» Your task
Could you rewrite the data from the line with "Can you tell" up to and including the final line, swapping "spectator" for "onlooker" and leaving everything else unchanged?

» Recorded data
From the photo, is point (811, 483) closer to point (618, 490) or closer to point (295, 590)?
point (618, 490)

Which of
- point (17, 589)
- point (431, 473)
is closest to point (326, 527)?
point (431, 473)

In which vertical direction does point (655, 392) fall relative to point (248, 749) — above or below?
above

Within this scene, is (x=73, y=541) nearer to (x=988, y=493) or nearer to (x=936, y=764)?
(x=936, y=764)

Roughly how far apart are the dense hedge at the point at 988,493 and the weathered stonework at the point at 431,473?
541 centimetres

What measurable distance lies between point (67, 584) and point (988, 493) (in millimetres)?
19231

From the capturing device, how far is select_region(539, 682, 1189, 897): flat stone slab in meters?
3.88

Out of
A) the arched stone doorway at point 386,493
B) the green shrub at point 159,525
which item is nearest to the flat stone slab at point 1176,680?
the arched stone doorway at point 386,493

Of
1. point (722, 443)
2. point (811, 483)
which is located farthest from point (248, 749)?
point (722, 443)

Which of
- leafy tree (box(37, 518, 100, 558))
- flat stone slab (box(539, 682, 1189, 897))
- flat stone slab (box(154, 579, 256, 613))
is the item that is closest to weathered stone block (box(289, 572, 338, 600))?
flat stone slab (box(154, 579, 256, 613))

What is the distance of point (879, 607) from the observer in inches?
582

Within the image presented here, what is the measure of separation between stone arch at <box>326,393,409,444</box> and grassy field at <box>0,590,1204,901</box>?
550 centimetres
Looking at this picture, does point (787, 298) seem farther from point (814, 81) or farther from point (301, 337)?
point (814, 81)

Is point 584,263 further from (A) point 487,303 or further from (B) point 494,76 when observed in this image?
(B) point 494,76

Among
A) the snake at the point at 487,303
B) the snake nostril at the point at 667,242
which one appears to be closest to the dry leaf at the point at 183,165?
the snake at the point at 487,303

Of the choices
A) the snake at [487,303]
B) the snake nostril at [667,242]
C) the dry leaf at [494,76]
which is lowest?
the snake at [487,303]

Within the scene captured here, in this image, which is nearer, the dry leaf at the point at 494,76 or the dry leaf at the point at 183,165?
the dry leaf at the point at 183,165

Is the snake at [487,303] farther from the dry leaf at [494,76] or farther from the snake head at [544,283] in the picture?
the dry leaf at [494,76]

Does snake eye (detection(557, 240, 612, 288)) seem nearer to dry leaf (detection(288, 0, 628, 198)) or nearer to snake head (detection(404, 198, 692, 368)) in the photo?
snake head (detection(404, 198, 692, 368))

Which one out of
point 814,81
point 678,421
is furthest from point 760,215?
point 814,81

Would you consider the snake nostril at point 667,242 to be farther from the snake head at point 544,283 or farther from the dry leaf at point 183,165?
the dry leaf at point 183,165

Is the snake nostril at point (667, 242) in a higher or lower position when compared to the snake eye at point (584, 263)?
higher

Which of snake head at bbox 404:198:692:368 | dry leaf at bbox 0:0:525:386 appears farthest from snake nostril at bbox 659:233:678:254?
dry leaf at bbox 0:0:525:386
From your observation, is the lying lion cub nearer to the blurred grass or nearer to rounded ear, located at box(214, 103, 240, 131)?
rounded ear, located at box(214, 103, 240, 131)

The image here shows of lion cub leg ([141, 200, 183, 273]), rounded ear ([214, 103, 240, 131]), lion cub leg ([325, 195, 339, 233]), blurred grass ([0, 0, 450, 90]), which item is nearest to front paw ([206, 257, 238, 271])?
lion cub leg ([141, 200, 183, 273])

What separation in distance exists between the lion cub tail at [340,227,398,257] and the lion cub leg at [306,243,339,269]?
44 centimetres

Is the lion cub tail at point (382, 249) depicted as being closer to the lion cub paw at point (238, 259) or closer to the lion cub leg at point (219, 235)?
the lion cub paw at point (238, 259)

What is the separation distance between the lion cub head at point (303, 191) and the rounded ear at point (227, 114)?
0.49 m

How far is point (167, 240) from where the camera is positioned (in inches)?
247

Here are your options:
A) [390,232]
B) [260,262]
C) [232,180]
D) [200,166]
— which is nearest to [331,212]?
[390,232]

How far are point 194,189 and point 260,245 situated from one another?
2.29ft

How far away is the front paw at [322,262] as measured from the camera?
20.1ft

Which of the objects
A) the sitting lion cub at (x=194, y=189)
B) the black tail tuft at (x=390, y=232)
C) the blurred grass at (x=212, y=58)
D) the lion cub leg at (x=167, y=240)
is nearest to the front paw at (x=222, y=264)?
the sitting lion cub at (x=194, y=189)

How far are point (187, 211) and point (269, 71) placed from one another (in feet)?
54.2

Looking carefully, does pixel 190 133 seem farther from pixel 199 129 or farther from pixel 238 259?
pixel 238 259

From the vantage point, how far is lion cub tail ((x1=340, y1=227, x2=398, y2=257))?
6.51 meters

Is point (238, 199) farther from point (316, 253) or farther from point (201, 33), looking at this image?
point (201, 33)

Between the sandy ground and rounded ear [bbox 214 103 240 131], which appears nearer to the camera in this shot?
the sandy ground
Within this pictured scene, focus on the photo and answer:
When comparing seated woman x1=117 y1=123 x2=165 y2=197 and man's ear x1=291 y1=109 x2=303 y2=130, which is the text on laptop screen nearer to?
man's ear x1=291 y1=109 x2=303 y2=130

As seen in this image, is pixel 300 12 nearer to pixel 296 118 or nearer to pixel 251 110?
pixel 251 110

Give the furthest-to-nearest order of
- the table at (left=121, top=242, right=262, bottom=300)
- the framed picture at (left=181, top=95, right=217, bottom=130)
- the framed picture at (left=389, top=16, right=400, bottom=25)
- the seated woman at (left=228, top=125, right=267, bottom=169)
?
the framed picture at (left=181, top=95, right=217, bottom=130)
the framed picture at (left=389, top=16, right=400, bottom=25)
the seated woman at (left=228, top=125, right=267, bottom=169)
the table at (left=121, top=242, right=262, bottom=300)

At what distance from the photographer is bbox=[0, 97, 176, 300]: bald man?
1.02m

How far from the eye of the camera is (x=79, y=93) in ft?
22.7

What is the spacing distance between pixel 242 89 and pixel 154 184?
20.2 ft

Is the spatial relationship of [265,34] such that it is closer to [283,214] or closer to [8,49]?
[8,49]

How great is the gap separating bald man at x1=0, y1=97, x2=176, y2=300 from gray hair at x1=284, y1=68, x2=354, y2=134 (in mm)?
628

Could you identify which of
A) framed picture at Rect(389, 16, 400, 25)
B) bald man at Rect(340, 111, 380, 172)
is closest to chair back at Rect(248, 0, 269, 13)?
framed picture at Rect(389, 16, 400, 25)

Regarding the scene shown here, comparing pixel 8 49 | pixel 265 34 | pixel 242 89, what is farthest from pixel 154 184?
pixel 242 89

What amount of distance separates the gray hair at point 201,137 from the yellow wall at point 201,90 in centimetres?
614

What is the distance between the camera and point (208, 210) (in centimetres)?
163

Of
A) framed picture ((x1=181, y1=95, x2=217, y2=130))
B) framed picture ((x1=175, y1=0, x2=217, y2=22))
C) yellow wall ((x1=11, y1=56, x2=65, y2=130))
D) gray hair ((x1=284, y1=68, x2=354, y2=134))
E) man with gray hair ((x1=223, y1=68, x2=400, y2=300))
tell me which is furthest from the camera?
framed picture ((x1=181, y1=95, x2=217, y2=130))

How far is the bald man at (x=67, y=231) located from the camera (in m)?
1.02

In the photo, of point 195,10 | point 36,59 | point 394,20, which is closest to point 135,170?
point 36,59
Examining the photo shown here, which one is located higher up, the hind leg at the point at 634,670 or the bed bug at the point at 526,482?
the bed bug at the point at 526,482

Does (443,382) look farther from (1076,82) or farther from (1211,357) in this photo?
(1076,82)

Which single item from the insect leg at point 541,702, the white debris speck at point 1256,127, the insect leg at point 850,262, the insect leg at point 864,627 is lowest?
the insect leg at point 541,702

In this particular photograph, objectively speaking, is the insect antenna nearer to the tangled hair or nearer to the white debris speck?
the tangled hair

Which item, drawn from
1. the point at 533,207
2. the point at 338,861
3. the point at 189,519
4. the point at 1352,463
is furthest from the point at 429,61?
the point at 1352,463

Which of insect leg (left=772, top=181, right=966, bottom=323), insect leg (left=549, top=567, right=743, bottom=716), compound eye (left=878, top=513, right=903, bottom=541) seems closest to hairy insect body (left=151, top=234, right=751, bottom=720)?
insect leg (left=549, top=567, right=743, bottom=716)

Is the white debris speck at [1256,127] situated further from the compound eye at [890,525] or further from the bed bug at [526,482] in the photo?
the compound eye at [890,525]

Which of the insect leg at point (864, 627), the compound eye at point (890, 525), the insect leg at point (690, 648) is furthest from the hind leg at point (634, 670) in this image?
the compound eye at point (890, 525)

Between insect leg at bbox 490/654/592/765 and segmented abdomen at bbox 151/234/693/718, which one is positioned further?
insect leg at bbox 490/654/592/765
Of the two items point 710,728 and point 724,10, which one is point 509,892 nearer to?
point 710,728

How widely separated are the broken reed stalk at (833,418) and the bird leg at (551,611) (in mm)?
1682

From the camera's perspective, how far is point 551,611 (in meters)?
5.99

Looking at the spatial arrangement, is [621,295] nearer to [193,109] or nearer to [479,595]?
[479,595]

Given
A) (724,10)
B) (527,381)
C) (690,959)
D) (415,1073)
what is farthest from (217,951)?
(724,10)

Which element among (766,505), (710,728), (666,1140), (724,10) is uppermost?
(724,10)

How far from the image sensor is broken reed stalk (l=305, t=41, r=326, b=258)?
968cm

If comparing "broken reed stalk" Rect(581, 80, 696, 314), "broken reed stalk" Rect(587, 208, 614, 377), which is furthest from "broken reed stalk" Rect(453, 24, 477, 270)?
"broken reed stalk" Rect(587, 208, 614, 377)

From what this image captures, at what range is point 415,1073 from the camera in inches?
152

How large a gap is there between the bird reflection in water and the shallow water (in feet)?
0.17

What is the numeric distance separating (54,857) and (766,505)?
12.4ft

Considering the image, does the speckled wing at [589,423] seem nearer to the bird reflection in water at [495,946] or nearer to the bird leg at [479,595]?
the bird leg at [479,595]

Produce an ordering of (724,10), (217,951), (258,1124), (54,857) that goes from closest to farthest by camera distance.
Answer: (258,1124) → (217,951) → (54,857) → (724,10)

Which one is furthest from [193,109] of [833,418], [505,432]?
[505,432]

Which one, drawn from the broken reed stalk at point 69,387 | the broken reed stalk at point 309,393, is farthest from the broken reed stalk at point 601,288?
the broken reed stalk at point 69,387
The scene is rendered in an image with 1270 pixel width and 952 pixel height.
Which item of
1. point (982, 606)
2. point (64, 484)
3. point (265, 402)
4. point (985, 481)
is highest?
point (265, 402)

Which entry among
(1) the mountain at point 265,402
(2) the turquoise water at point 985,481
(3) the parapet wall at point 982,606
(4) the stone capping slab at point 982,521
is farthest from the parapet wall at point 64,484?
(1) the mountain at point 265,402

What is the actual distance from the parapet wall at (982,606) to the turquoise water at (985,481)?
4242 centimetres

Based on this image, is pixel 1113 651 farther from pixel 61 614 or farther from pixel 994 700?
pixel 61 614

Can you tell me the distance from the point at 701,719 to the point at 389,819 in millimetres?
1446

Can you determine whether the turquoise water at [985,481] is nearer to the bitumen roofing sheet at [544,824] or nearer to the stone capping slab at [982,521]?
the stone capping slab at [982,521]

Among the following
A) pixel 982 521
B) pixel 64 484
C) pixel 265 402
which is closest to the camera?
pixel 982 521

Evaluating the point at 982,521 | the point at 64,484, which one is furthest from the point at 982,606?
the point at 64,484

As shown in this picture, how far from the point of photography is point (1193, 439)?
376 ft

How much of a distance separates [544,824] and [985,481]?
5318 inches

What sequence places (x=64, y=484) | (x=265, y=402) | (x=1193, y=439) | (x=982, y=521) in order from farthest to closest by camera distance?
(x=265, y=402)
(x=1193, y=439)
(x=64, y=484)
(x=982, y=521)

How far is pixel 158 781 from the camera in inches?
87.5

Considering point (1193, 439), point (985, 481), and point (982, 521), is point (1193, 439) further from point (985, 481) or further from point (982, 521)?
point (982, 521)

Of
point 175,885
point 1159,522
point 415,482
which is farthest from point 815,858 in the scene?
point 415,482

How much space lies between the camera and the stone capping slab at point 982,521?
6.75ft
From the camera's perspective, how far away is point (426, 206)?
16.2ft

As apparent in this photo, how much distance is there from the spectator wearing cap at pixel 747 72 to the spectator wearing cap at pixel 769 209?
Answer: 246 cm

» Solution to this problem
Can you tell me the distance from the point at 701,719 to the point at 389,819 in millimetres?
1446

Can you determine whether the turquoise water at [985,481] is nearer to the bitumen roofing sheet at [544,824] or nearer to the stone capping slab at [982,521]?
the stone capping slab at [982,521]

Among the following
A) pixel 982 521
B) pixel 64 484
C) pixel 265 402
which is closest to the camera?
pixel 982 521

Evaluating the point at 982,521 | the point at 64,484, which one is furthest from the point at 982,606?
the point at 64,484

As shown in this picture, how far from the point of photography is point (1193, 439)?
376 ft

How much of a distance separates [544,824] and [985,481]?
5318 inches

What sequence places (x=64, y=484) | (x=265, y=402) | (x=1193, y=439) | (x=982, y=521) in order from farthest to closest by camera distance?
(x=265, y=402)
(x=1193, y=439)
(x=64, y=484)
(x=982, y=521)

How far is pixel 158 781 from the camera in inches?
87.5

Considering point (1193, 439), point (985, 481), and point (982, 521), is point (1193, 439) further from point (985, 481) or further from point (982, 521)?
point (982, 521)

Of
point 175,885
point 1159,522
point 415,482
which is farthest from point 815,858 in the scene?
point 415,482

How much space lies between the camera and the stone capping slab at point 982,521?
6.75ft
From the camera's perspective, how far away is point (426, 206)?
16.2ft

As apparent in this photo, how much distance is there from the onlooker wearing cap at pixel 747 72 to the onlooker wearing cap at pixel 769 209?
Answer: 246 cm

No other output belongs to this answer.